_What is required:_ Stop after the line with "bodybuilder svg, gym". Up to that point, output every line of the listing below exactly from the first one onward, skipping pictures.

_Records supplied:_
+---+

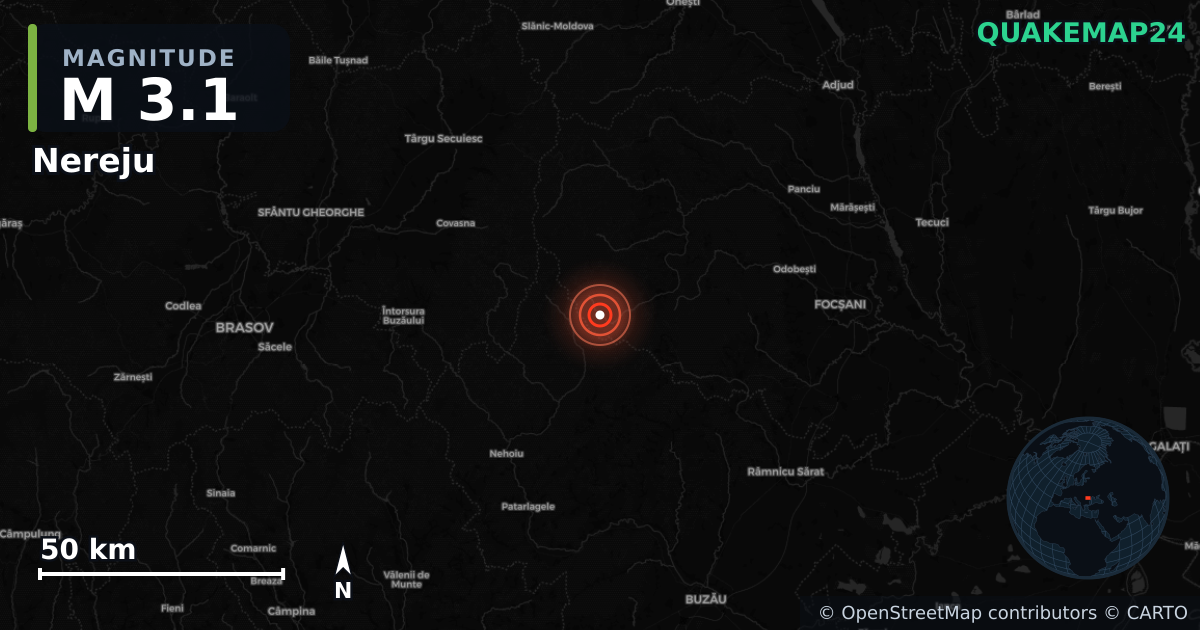 M3.1 earthquake near Nereju on Aug 3, 2026 — map of epicenter and shaking intensity | QuakeMap24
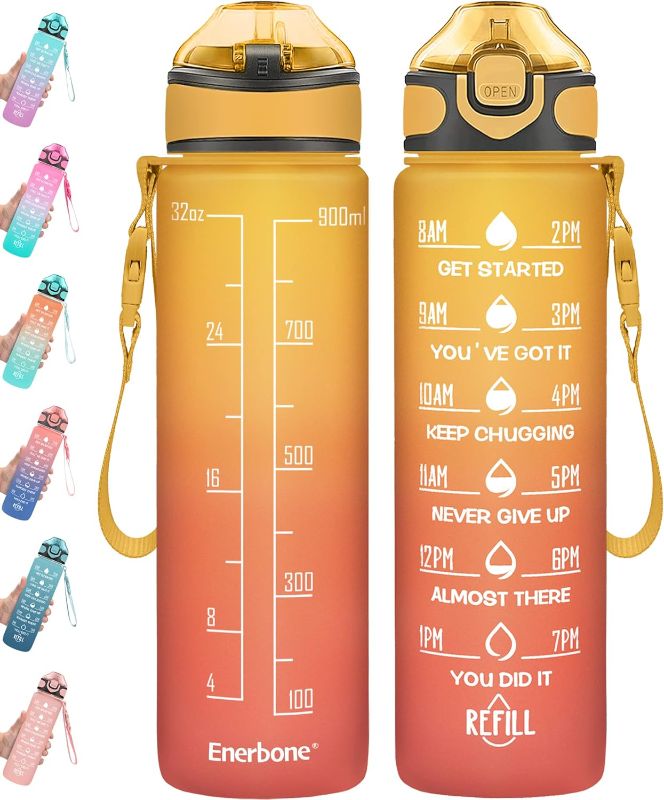 Photo 1 of 32 oz Drinking Water Bottle with Times to Drink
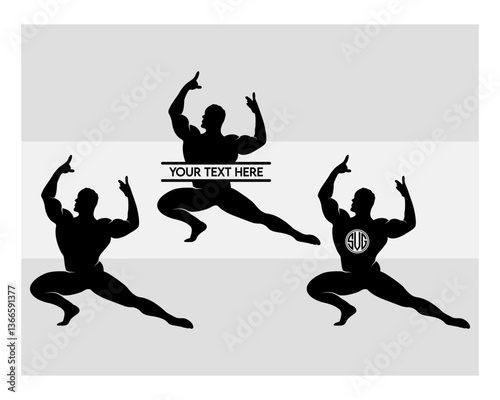 bodybuilder svg, gym Svg, muscle man Svg, workout Svg, fitness Svg, weights Svg, crossfit Svg,
Bodybuilder Monogram, Circle Monogram, Split Monogram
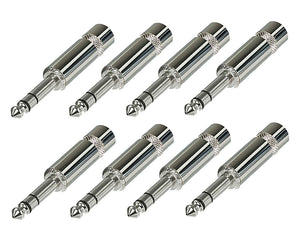 (8 PACK) REAN / NEUTRIK NYS228 1/4" Nickel TRS Stereo Cable Plug w/ Brass Barrel
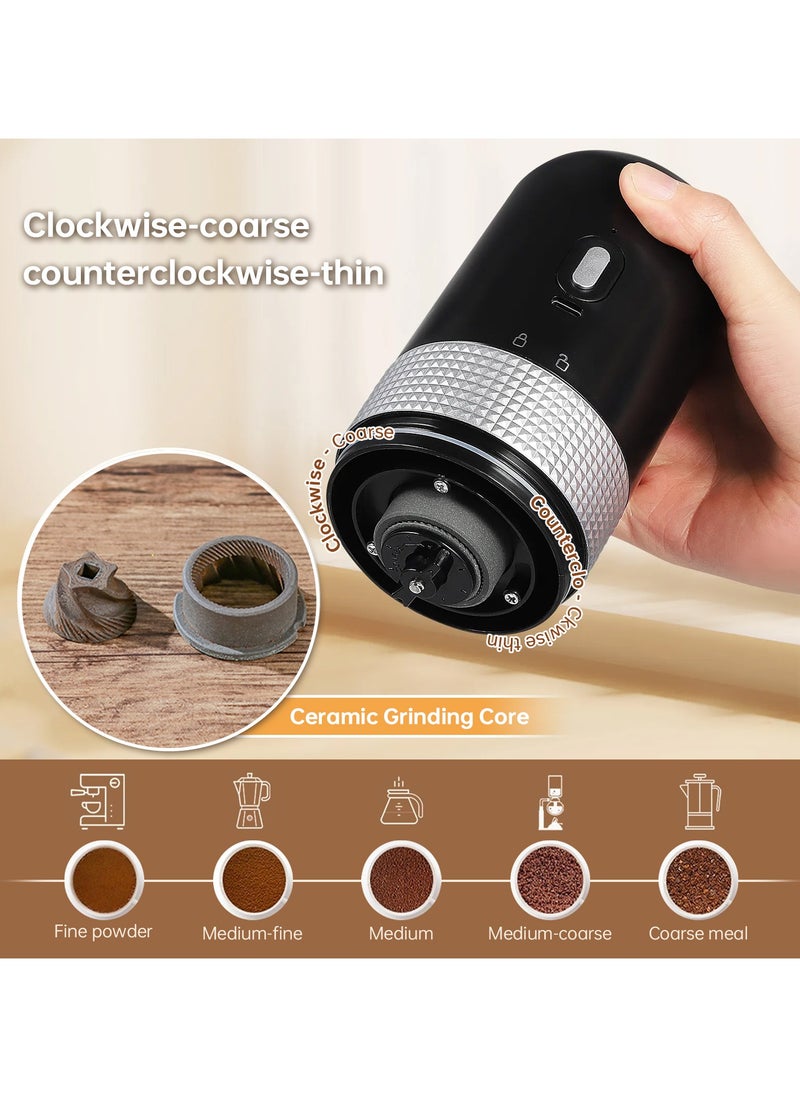Perfin Portable Electric Coffee Grinder with Coffee Spoon, Adjustable 8 Grind Seting Conical Burr Coffee Mill, 25g Bean barn  - Image 4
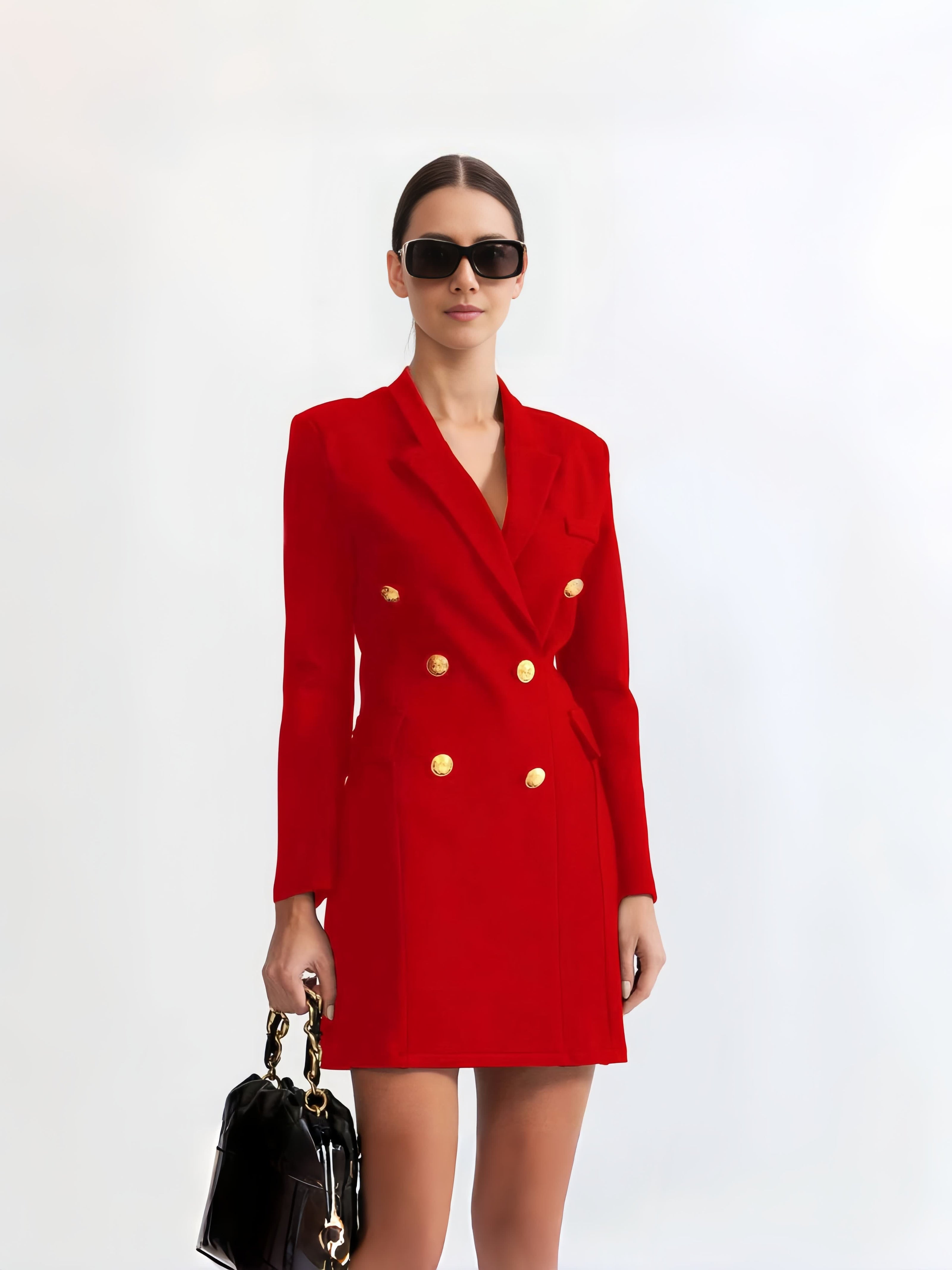 red gold button detail blazer dress Double Breasted Blazer Dress Gold Button Mini Dress SA FashionPrice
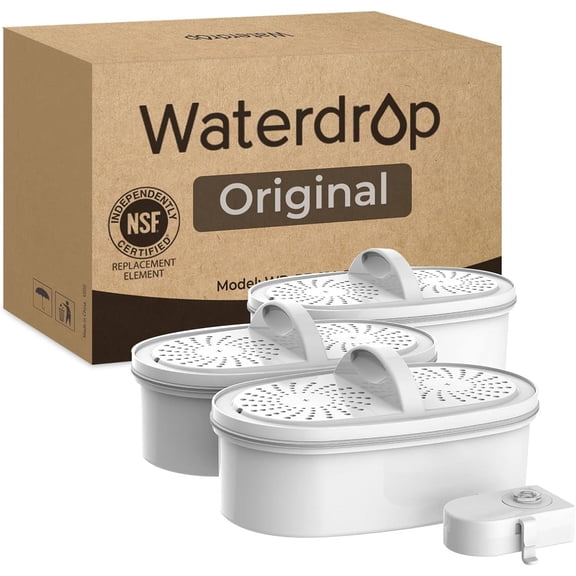 [Original] Waterdrop PF-01A Water Filter Replacement and Indicator, 3 Pack, Replacement for Waterdrop Pitcher and Dispenser Filtration System, Reduces Lead, PFAS, PFOA/PFOS, Chlorine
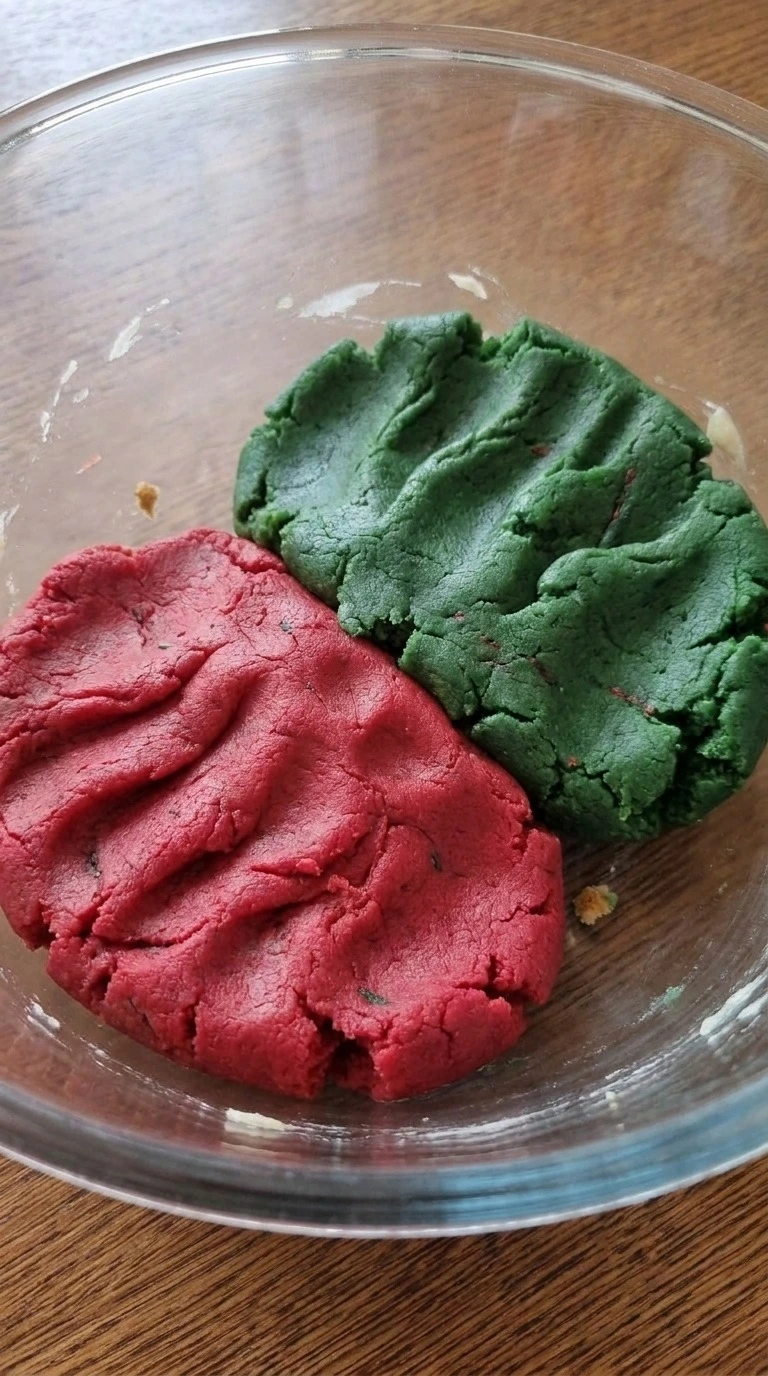 Christmas Crinkle Cookies dough divided into separate red and green portions before chilling Recipe focus: christmas crinkle cookies easy.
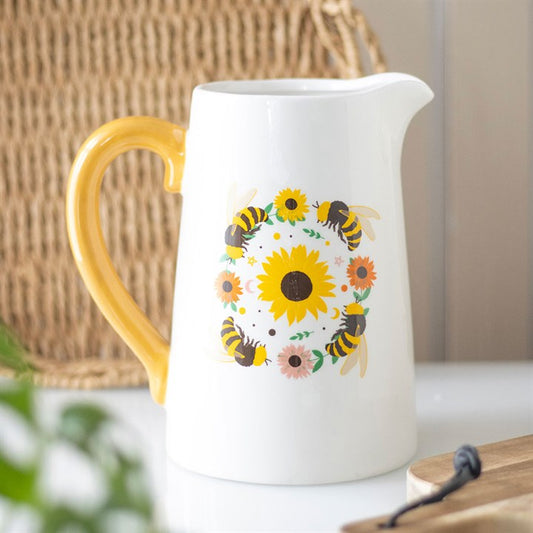 Summer Bee and Sunflower Ceramic Flower Jug - The Calm Qi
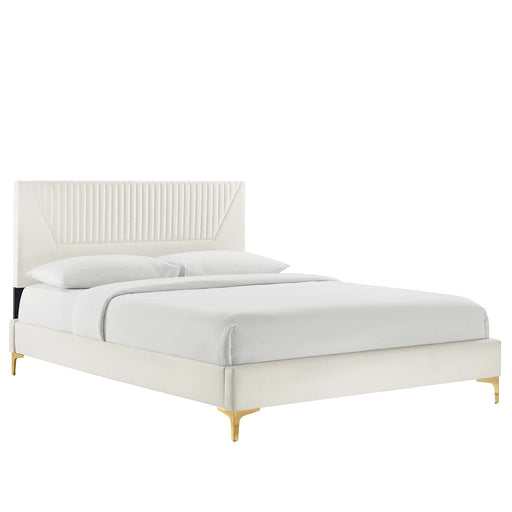 Modway Yasmine Channel Tufted Performance Velvet Platform Bed With Gold Metal Legs Bedroom Furniture - View 52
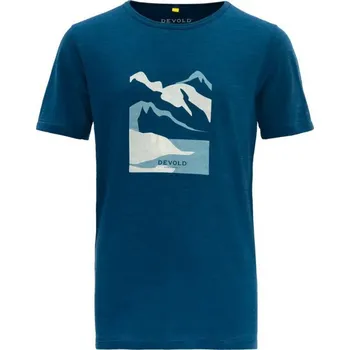Cyklistické kalhoty Dětské tričko Devold Molnes Merino Tee Jr Skydiver Dark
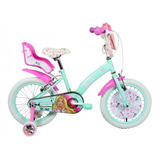 Bicicleta Infantil Infantil Bianchi Barbie R16 16 Frenos V-brakes Color Celeste Con Ruedas De Entrenamiento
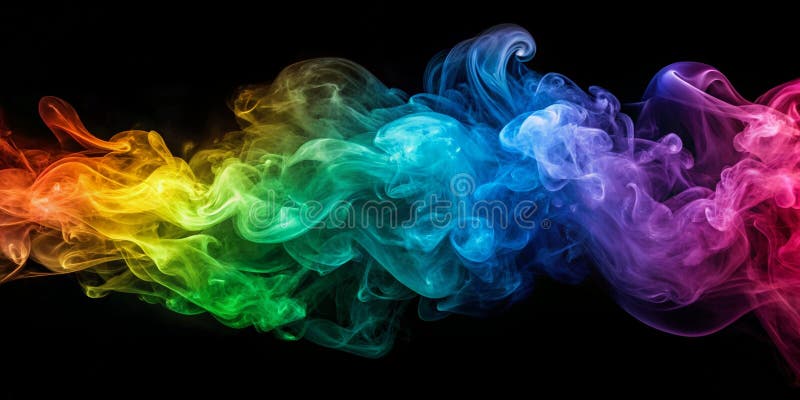 Extract colorat de fum pe fond negru Generativ de AI vector illustration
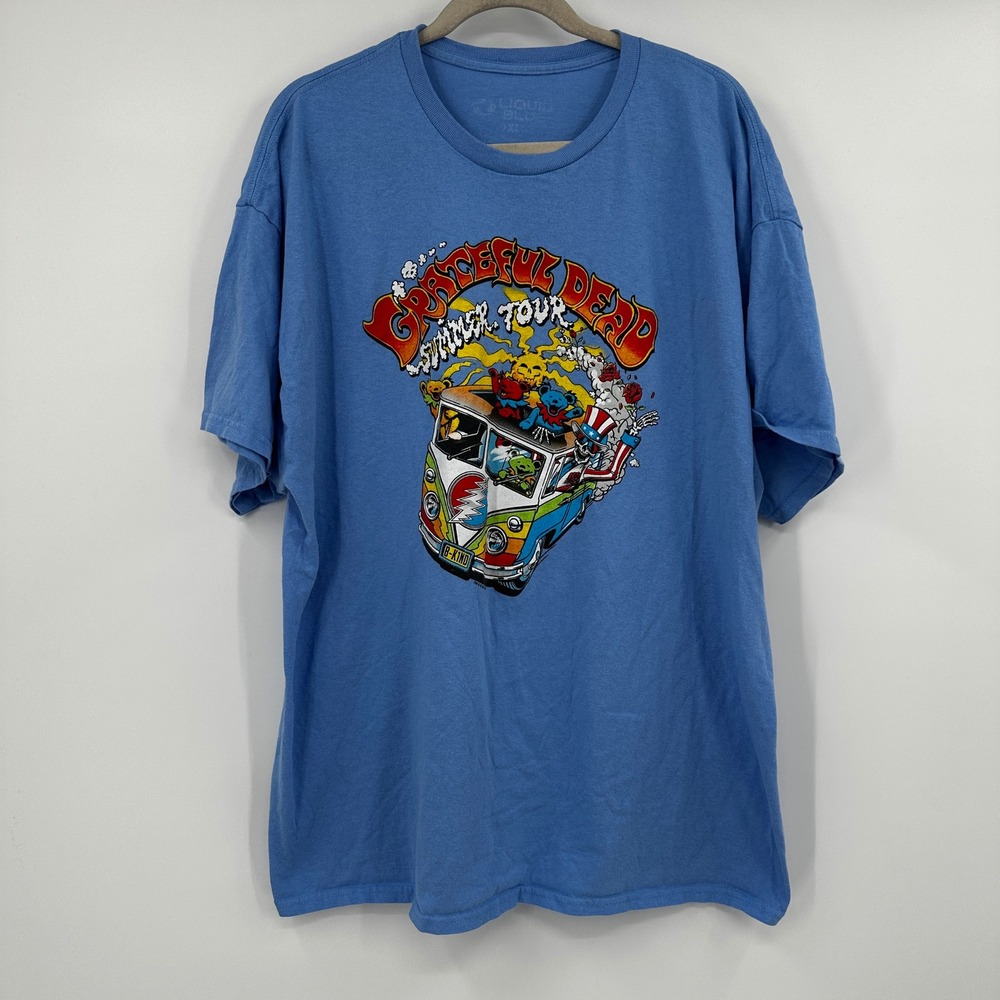 Liquid Blue Grateful Dead Summer Tour Blue Graphic T-Shirt Mens 2XL VW Bus Bear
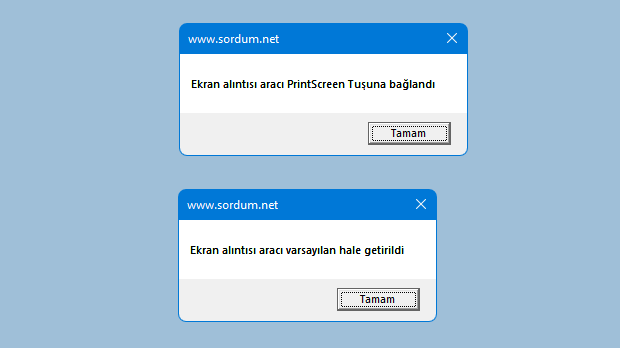 Vbscript ile ekran alıntısı aracını Printscreen tuşuna bağla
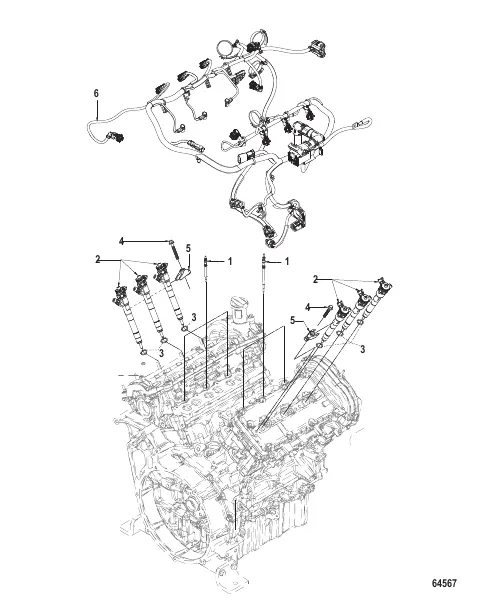 Fuel System Injectors, Injector Harness and Glow Plug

+---+

_Task answer:_
 M3.1 earthquake near Nereju on Aug 3, 2026 — map of epicenter and shaking intensity | QuakeMap24
 Photo 1 of 32 oz Drinking Water Bottle with Times to Drink
 bodybuilder svg, gym Svg, muscle man Svg, workout Svg, fitness Svg, weights Svg, crossfit Svg,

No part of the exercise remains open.